=== GIVEN INSTRUCTION ===
Reproduce the rows from their start through the line containing "24297 millimetres", renaming "banner pole" to "flagpole" and leaving everything else unchanged. Omit the pictures from your answer.

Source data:
____
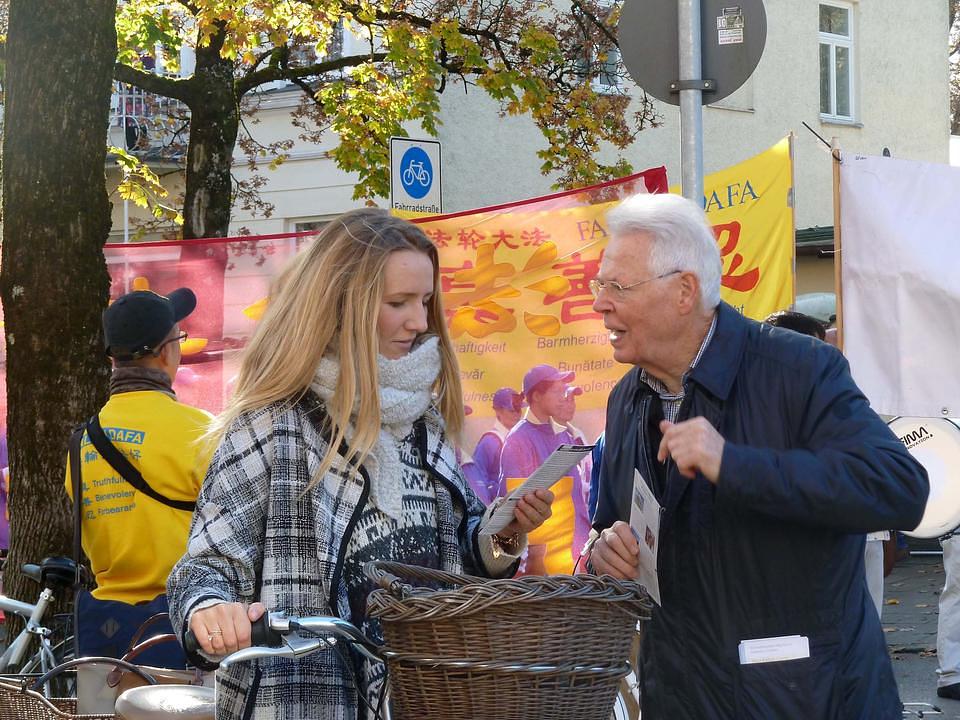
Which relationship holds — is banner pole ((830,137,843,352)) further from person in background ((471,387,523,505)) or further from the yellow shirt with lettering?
the yellow shirt with lettering

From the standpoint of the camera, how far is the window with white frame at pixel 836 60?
24297 millimetres

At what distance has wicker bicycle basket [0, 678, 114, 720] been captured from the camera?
379 cm

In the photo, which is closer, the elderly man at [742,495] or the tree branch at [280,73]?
the elderly man at [742,495]

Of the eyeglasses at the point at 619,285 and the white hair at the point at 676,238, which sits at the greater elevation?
the white hair at the point at 676,238

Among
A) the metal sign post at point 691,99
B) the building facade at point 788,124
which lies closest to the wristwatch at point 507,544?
the metal sign post at point 691,99

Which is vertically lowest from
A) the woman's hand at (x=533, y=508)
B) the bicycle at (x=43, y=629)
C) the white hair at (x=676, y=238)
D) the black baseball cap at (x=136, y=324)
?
the bicycle at (x=43, y=629)

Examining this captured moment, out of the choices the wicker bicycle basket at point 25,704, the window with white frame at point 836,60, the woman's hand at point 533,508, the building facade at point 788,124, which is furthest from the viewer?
the window with white frame at point 836,60

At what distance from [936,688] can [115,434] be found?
5.07 metres

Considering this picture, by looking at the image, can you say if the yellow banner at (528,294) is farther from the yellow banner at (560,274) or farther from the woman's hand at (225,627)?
the woman's hand at (225,627)

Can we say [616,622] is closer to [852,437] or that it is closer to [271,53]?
[852,437]

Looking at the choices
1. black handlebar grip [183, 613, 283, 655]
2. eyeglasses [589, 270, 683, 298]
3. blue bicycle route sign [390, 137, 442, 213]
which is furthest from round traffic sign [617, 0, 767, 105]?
blue bicycle route sign [390, 137, 442, 213]

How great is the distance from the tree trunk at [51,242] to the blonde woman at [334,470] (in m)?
3.64

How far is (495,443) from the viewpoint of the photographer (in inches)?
278

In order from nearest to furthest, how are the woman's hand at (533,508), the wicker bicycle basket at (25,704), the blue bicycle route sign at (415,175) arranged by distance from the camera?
the woman's hand at (533,508) < the wicker bicycle basket at (25,704) < the blue bicycle route sign at (415,175)
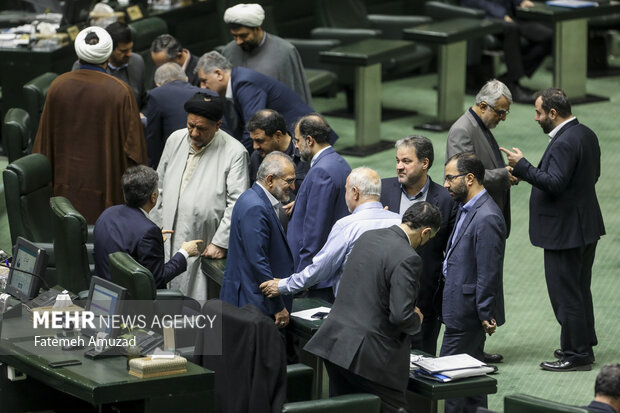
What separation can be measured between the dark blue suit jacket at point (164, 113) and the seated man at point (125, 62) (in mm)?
556

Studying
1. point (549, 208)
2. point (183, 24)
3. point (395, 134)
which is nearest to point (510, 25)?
point (395, 134)

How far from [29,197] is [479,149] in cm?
233

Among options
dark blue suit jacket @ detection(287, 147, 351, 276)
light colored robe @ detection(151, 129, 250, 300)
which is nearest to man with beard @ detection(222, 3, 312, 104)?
light colored robe @ detection(151, 129, 250, 300)

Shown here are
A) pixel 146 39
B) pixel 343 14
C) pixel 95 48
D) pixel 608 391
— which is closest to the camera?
pixel 608 391

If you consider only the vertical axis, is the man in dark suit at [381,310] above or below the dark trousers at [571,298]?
above

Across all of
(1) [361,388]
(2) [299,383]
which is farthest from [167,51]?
(1) [361,388]

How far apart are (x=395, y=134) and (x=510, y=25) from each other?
5.92 feet

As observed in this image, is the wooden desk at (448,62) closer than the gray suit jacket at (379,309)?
No

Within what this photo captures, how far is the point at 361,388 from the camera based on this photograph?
16.3ft

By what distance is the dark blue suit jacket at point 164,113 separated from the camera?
6.94m

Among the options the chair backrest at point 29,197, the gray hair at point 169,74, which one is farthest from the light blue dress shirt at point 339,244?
the gray hair at point 169,74

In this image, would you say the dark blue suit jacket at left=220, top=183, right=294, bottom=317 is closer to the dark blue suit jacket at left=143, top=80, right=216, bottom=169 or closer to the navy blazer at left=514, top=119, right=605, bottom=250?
the navy blazer at left=514, top=119, right=605, bottom=250

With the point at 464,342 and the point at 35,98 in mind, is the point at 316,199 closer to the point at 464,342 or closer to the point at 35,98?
the point at 464,342

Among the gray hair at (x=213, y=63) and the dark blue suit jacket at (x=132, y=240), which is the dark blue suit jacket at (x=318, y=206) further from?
the gray hair at (x=213, y=63)
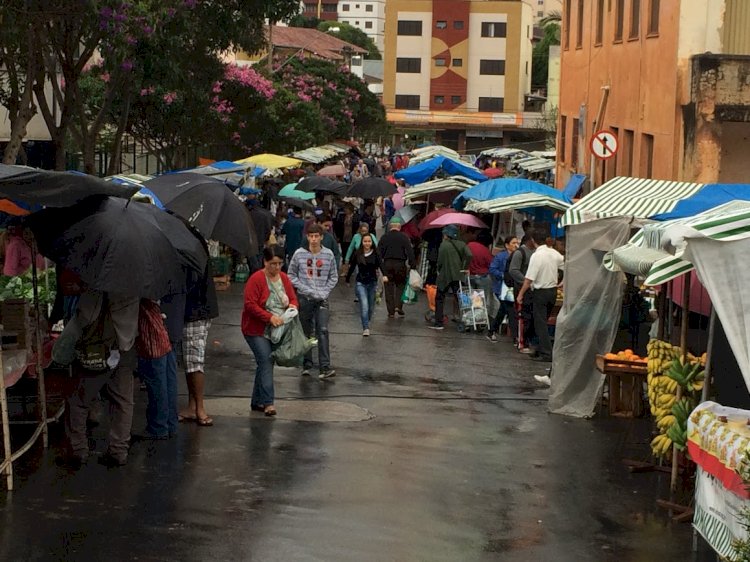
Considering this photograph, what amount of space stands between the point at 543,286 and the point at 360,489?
8.17 meters

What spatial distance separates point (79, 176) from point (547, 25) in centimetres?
10285

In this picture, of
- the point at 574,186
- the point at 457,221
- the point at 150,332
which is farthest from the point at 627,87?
the point at 150,332

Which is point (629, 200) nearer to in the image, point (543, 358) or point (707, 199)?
point (707, 199)

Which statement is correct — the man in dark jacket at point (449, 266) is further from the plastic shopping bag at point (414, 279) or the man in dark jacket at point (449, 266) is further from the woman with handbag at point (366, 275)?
the woman with handbag at point (366, 275)

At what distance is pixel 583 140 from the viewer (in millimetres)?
32656

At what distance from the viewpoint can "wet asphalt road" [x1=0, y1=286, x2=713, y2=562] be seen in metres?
8.68

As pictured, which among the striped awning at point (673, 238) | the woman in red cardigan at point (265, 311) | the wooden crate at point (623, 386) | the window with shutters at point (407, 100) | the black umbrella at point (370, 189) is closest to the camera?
the striped awning at point (673, 238)

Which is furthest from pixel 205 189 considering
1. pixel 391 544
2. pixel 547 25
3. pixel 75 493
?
pixel 547 25

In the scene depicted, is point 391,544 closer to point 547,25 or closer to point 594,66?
point 594,66

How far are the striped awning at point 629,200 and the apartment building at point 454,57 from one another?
86.9 meters

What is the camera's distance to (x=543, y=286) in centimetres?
1794

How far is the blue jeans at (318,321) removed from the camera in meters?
15.7

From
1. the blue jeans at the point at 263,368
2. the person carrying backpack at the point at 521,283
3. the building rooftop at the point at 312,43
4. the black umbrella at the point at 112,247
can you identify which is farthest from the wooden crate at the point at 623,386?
the building rooftop at the point at 312,43

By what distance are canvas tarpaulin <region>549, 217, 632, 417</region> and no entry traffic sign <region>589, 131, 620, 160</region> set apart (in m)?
9.18
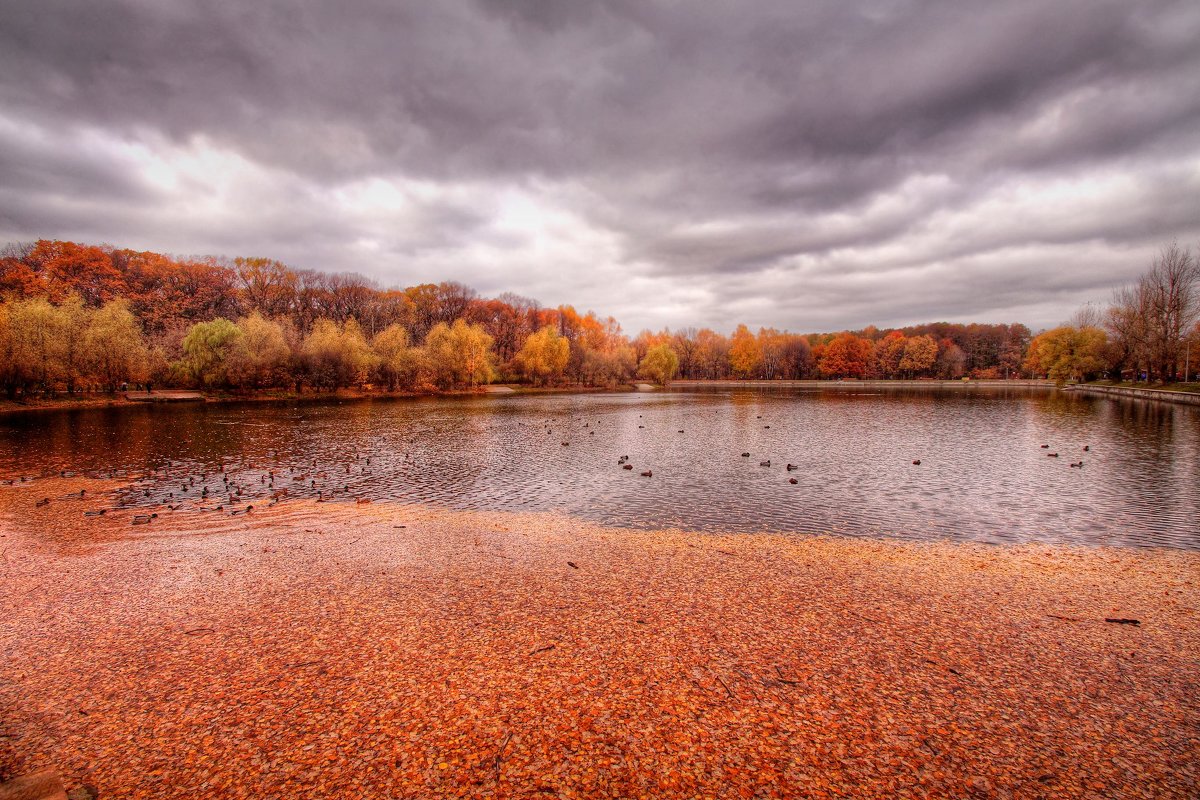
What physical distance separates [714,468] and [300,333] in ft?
262

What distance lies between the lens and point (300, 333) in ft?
258

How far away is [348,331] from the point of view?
77.4 m

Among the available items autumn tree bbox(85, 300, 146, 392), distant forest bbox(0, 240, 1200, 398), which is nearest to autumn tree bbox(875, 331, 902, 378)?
distant forest bbox(0, 240, 1200, 398)

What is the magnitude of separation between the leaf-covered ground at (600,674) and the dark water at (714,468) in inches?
140

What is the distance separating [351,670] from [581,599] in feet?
10.8

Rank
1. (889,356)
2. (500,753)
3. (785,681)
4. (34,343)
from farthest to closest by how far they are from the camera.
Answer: (889,356) < (34,343) < (785,681) < (500,753)

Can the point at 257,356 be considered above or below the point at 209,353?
below

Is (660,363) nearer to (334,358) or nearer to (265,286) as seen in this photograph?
(334,358)

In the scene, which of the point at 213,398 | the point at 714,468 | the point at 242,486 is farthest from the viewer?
the point at 213,398

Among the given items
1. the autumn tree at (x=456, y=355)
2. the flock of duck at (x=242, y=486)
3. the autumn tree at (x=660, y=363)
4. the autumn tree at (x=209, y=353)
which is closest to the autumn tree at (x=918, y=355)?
the autumn tree at (x=660, y=363)

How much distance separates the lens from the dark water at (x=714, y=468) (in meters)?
13.4

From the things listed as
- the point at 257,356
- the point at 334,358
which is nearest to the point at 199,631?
the point at 257,356

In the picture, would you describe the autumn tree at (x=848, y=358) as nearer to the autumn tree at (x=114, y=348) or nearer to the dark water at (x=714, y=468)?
the dark water at (x=714, y=468)

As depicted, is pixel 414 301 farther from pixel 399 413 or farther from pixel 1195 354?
pixel 1195 354
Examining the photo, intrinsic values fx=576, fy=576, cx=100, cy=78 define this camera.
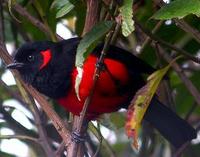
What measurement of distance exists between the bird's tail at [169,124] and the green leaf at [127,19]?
1.02 m

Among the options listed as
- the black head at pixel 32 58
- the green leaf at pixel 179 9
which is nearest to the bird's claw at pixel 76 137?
the green leaf at pixel 179 9

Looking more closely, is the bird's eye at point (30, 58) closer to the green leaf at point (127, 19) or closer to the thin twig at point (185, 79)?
the thin twig at point (185, 79)

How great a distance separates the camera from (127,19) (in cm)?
156

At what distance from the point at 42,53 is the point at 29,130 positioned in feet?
1.16

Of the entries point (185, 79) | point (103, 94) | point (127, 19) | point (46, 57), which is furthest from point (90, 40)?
point (46, 57)

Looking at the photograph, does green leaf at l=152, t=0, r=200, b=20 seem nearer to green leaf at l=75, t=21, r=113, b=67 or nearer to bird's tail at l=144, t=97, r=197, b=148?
green leaf at l=75, t=21, r=113, b=67

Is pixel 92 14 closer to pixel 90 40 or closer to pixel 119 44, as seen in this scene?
pixel 90 40

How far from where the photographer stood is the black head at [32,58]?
101 inches

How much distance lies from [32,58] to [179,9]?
1.17 meters

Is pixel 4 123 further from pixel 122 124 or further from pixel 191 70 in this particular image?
pixel 191 70

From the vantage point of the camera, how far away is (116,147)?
322cm

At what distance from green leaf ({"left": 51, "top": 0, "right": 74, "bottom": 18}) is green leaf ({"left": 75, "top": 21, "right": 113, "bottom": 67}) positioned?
430mm

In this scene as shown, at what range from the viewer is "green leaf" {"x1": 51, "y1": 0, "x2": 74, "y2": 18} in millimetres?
2102

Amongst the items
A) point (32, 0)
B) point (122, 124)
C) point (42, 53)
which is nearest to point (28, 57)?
point (42, 53)
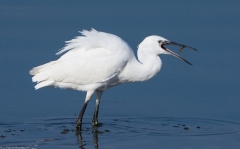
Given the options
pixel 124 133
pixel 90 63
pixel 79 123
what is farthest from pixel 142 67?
pixel 79 123

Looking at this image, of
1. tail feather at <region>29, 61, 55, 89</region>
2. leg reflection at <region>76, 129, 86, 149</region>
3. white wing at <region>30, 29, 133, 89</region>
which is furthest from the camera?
tail feather at <region>29, 61, 55, 89</region>

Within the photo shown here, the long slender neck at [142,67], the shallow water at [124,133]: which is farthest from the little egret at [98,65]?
the shallow water at [124,133]

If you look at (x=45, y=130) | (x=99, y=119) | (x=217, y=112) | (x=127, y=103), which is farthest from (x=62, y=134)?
(x=217, y=112)

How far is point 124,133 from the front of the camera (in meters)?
13.1

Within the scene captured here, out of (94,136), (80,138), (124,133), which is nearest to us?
(80,138)

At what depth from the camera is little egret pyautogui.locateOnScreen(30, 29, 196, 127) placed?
13.4 metres

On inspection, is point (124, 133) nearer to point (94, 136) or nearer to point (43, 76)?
point (94, 136)

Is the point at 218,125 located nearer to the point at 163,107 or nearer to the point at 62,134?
the point at 163,107

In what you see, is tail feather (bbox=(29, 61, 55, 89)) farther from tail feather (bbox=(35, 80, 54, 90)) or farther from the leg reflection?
the leg reflection

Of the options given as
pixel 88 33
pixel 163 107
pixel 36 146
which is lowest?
pixel 36 146

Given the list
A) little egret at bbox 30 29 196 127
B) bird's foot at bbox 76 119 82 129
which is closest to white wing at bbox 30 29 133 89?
little egret at bbox 30 29 196 127

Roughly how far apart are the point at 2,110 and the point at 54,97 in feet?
4.85

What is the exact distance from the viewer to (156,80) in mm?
16234

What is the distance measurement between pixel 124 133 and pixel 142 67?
1.42 m
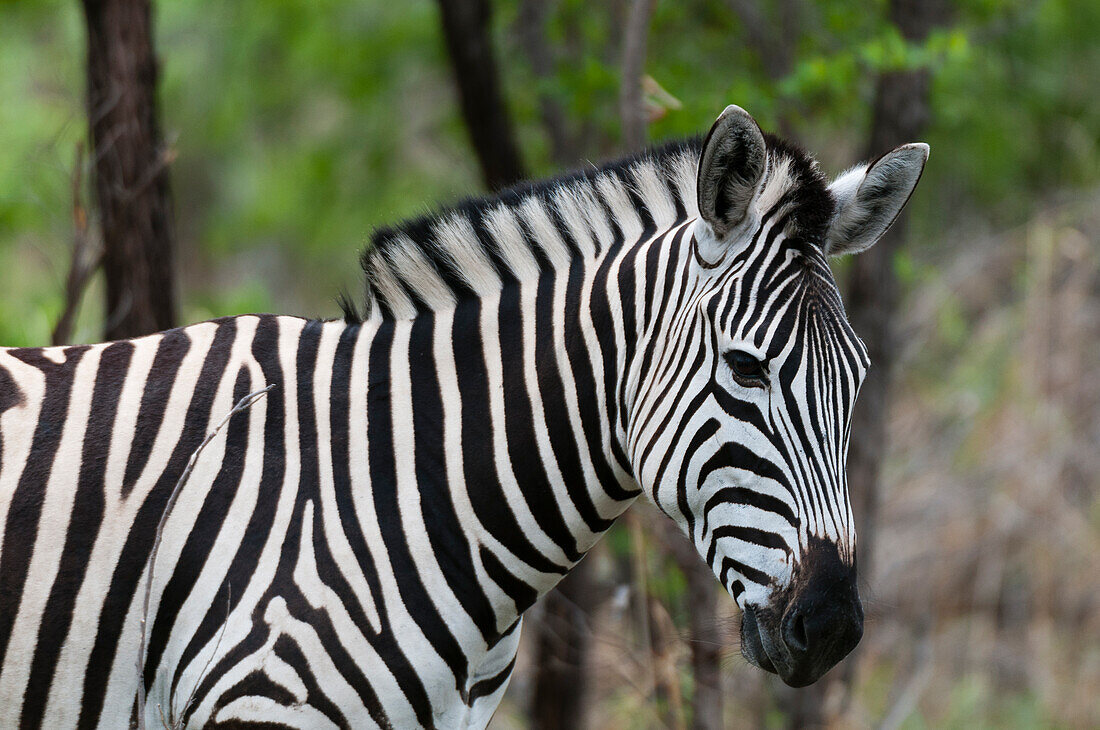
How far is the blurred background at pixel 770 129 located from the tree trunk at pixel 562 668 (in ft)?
0.08

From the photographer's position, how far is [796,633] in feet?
7.80

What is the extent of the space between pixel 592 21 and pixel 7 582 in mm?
6290

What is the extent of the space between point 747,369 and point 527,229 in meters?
0.86

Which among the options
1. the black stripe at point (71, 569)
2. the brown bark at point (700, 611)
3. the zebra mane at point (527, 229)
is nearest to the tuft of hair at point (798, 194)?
the zebra mane at point (527, 229)

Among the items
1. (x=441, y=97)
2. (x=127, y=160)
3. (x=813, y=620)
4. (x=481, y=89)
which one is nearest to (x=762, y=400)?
(x=813, y=620)

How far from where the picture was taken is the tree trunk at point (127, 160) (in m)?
4.78

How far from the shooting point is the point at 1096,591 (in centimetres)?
831

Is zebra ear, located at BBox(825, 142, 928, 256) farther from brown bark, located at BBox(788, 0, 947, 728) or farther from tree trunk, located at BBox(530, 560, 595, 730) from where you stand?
tree trunk, located at BBox(530, 560, 595, 730)

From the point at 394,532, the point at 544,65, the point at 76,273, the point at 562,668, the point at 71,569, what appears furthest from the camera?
the point at 544,65

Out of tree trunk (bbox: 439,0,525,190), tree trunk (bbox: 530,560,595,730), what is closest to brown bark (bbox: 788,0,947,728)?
tree trunk (bbox: 530,560,595,730)

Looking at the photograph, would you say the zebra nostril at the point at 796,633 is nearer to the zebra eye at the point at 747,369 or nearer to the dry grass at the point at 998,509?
the zebra eye at the point at 747,369

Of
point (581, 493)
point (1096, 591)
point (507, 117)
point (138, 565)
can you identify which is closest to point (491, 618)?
point (581, 493)

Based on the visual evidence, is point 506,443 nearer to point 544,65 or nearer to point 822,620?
point 822,620

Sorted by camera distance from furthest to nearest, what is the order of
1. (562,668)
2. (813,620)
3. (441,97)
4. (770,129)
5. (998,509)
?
1. (441,97)
2. (998,509)
3. (562,668)
4. (770,129)
5. (813,620)
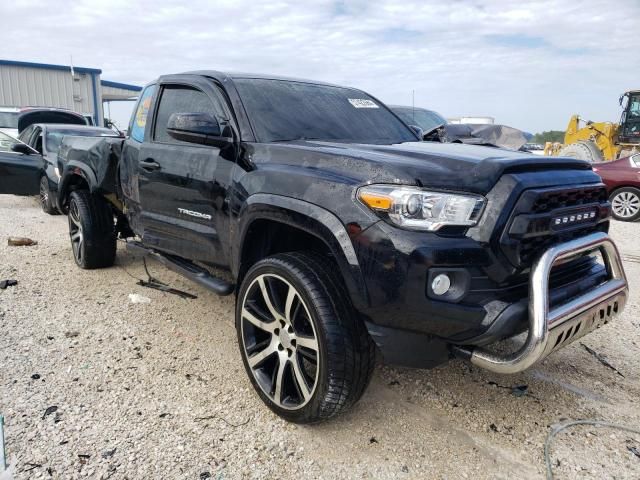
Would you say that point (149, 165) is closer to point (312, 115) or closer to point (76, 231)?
point (312, 115)

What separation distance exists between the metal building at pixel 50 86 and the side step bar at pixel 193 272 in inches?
965

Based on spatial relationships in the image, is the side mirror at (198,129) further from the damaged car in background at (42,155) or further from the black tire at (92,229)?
the damaged car in background at (42,155)

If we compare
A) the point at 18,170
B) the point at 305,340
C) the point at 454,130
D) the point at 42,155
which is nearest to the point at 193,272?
the point at 305,340

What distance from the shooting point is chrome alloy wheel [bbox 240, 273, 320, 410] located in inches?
99.2

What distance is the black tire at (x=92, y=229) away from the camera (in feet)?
16.4

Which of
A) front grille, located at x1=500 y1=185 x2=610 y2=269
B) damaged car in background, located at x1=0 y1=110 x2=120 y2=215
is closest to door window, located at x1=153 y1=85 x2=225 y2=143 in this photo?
front grille, located at x1=500 y1=185 x2=610 y2=269

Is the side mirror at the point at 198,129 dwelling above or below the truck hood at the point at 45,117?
above

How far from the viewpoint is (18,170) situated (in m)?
8.38

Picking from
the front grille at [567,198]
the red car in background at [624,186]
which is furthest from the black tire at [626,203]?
the front grille at [567,198]

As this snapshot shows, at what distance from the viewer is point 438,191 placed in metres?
2.19

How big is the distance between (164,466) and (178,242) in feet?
5.53

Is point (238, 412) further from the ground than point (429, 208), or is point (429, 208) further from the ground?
point (429, 208)

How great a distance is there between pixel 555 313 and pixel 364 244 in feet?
2.81

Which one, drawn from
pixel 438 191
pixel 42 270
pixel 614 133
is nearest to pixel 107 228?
pixel 42 270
____
=== SOLUTION ===
Which relationship holds — is flagpole ((830,137,843,352)) further from person in background ((471,387,523,505)) or further from the yellow shirt with lettering?
the yellow shirt with lettering

From the standpoint of the camera, how far is the window with white frame at pixel 836 60?
24297 millimetres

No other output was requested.